The homosexuality of the son is nothing more than a plot device to ensure the psychological duress of Rita and Harry, but the film is so effective because of the honesty of the characters beneath the stylized mechanisms of its location scenery. What we have here is a husband and wife struggling to come to terms with abandonment (spastic is not alone) and the fact that their progeny have evolved into their own people, with the gay son Bobby exiling himself from pedestrian repression for the sake of his own survival and sanity, and that character, Bobby, transposed from 73 to  contemporary barriers being forcibly smashed, might think Andrew Sullivan is destroying the freedom of alternative choices. He is more sketched into the film to provide Woodward with her conflict, so it is difficult to know for sure, but the dialogue between Woodward and Balsam, for its era, is deft, honest, and lacking in pretension, a generation that still had fascism on its back, and wasn't sure of the right answer, but knew that affluence wasn't the sum totality of its need.

Monday, January 28, 2013

Boulet and Nicholas

"Yeah, you're going to make us all famous--" Nicholas Marinelli, Jr, approximately 1991, when the editor of River Rat Review unwittingly caused me huge problems by mailing my contributor copy of a poem about my mother's drug addiction to my father's address, at which point, I was threatened with Hollywood style Italian vengeance. I had a ball and didn't, simultaneously.
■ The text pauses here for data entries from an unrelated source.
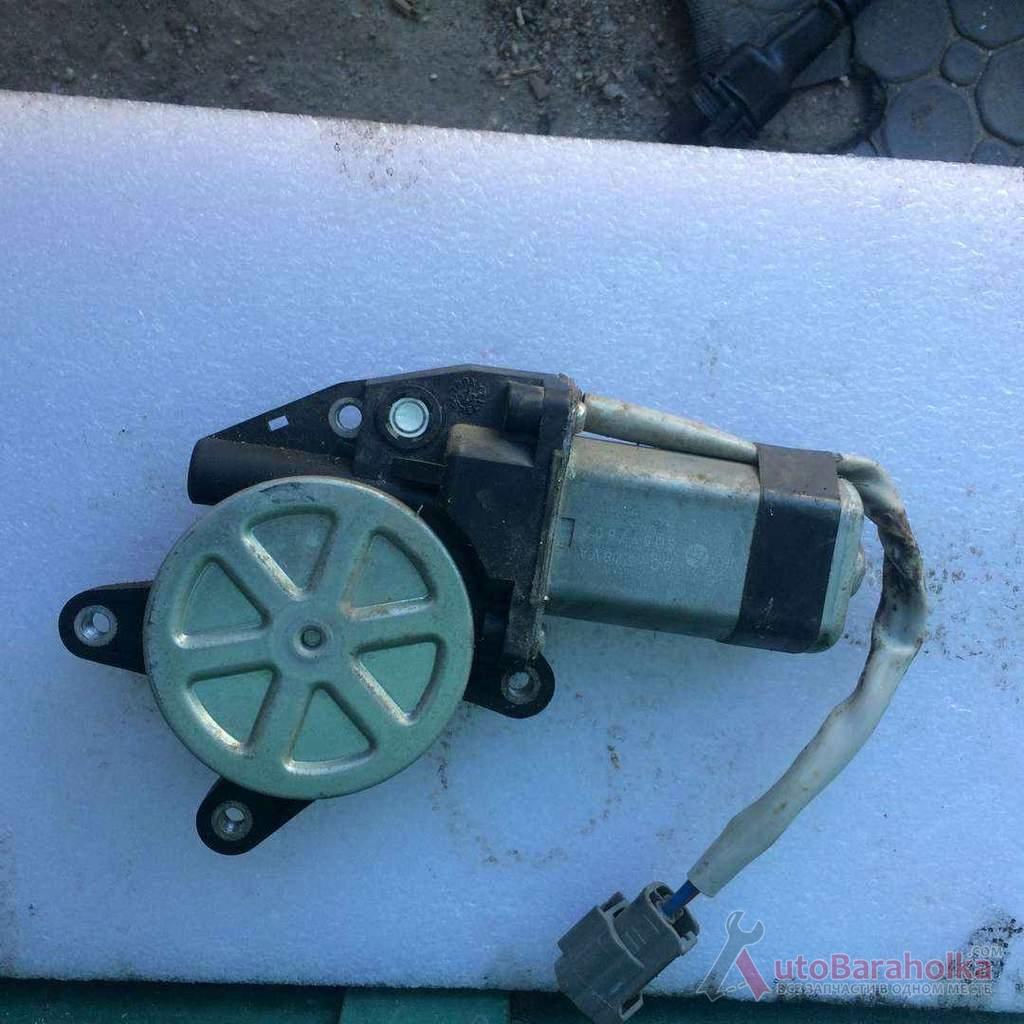 Продам Б/у моторчик стеклоподъемника переднего правого JC578VA, Chery Amulet, Чери Амулет кировоград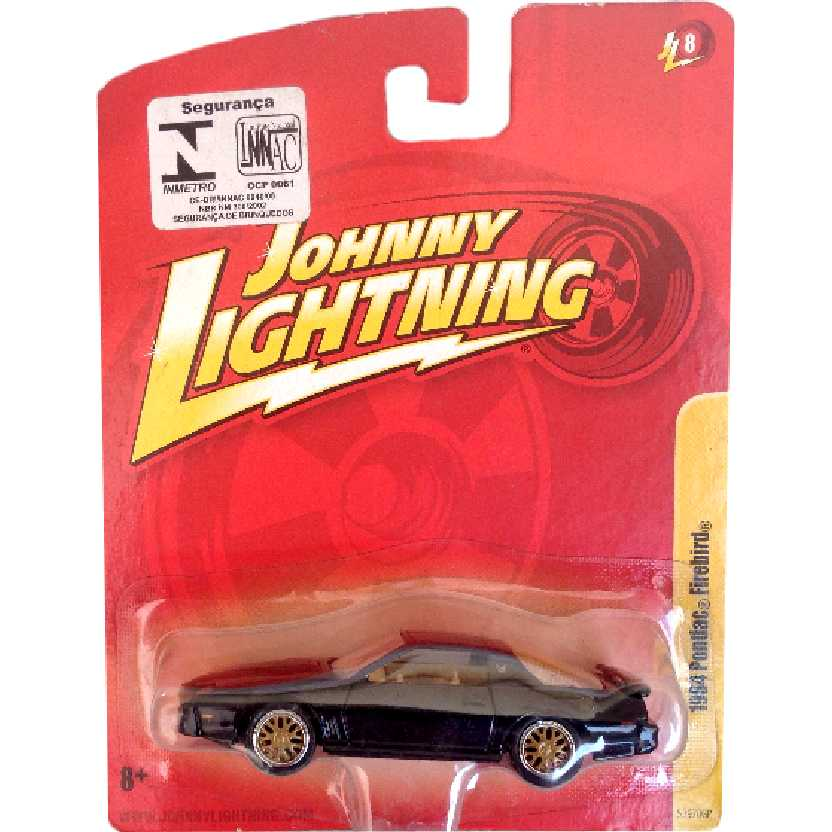 Pontiac Firebird Trans AM (1984) marca Johnny Lightning 53970GP release 8 escala 1/64 (RARO)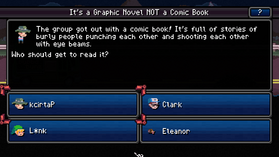 It's a graphic novel, NOT a comic book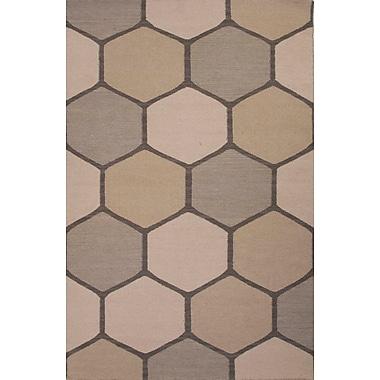 Jaipur En Casa Gray Area Rug Wool, 5' x 8'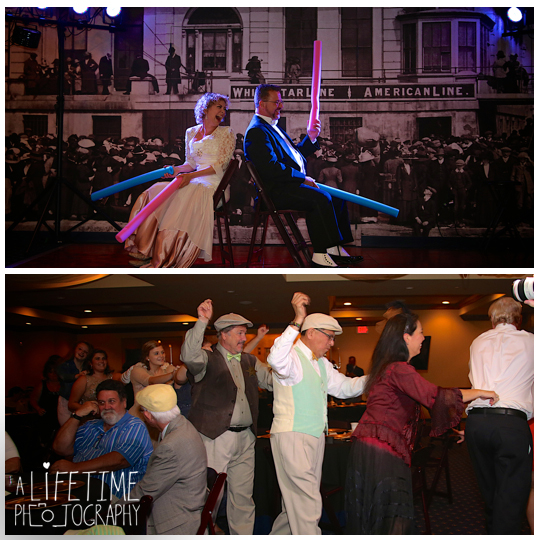 Titanic-Museum-Vow-Renewal-Ceremony-Wedding-Photographer-Pigeon-Forge-TN-Gatlinburg-Sevierville-Knoxville-23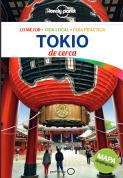 Tokyo de Cerca 4 Lonely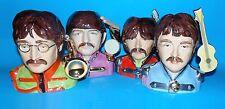 PEGGY DAVIES Jugs Beatles John, Paul, Ringo, George BOXED + CERTS  LTD ED
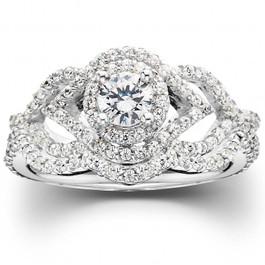 1 CT Diamond Intertwined Engagement Matching Wedding Ring Set 10K White Gold (H/I, I1-I2)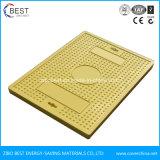 Rectangular a15 700x500mm SMC Telecom cobrir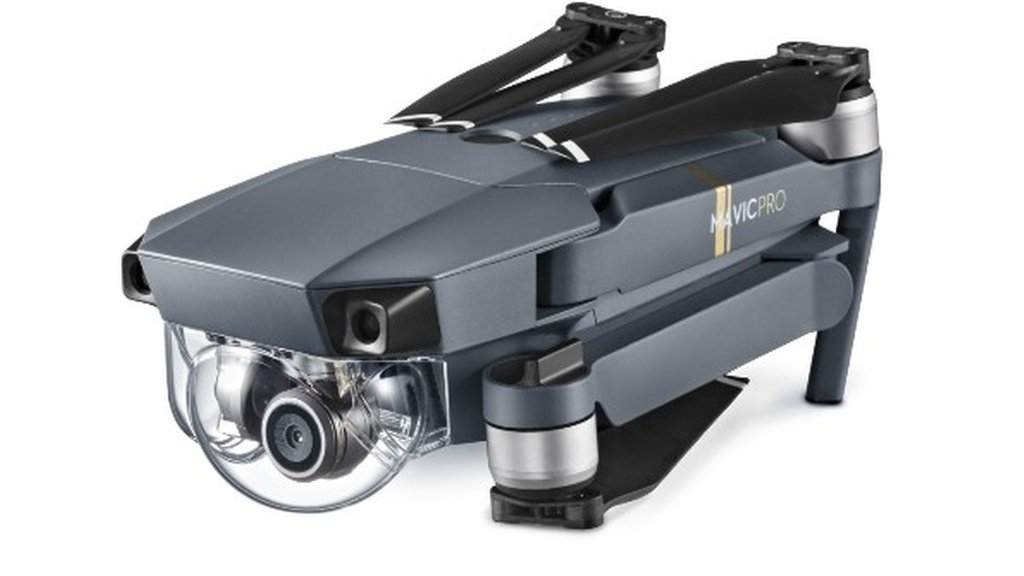 DJI's Mavic Pro fold-up drone detects obstacles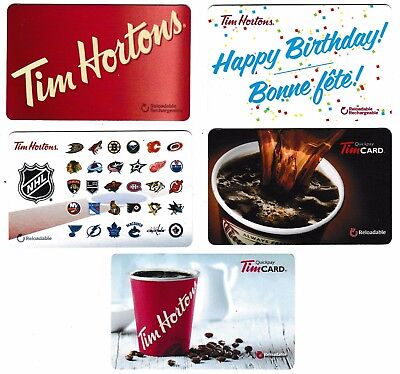 4 collectible TIM HORTONS HORTON'S gift card Canada NHL Happy Birthday Coffee
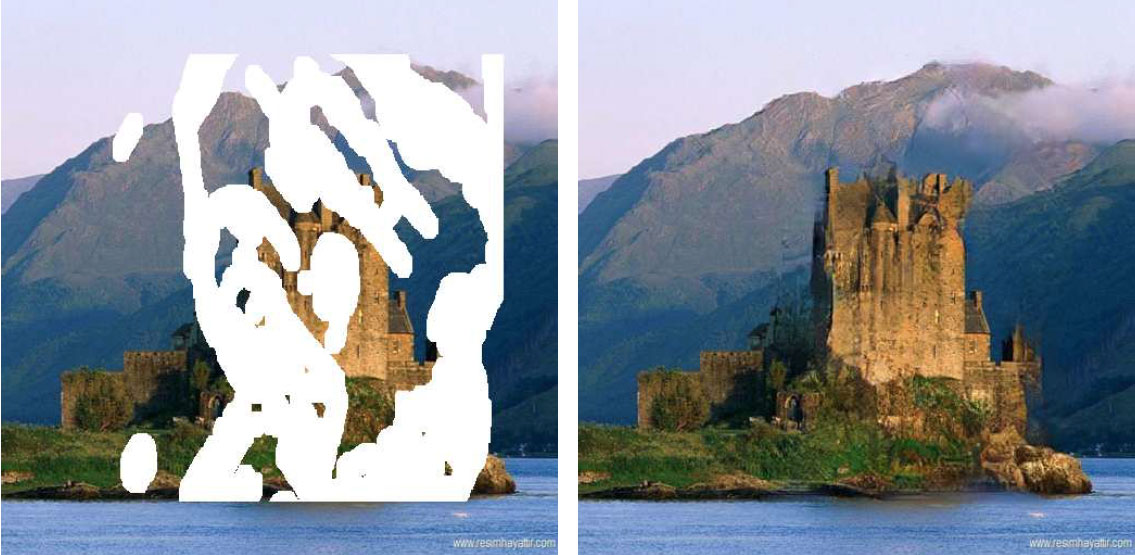 Amazing AI tool reconstructs photos like magic - Graphic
Course correction for my dead little brother's diseased and wasted skeleton, whatever is left of it after 18 years, I have no desire to make our family skeletons into a Spielberg movie, only justice for what was stolen from me in my evidently fatal migration back to the city of my birth. The dignity of my ability to stake out my own self-definition against the backdrop of my now severely limited economic options, for one. Did you know Gloria Reuben is Canadian?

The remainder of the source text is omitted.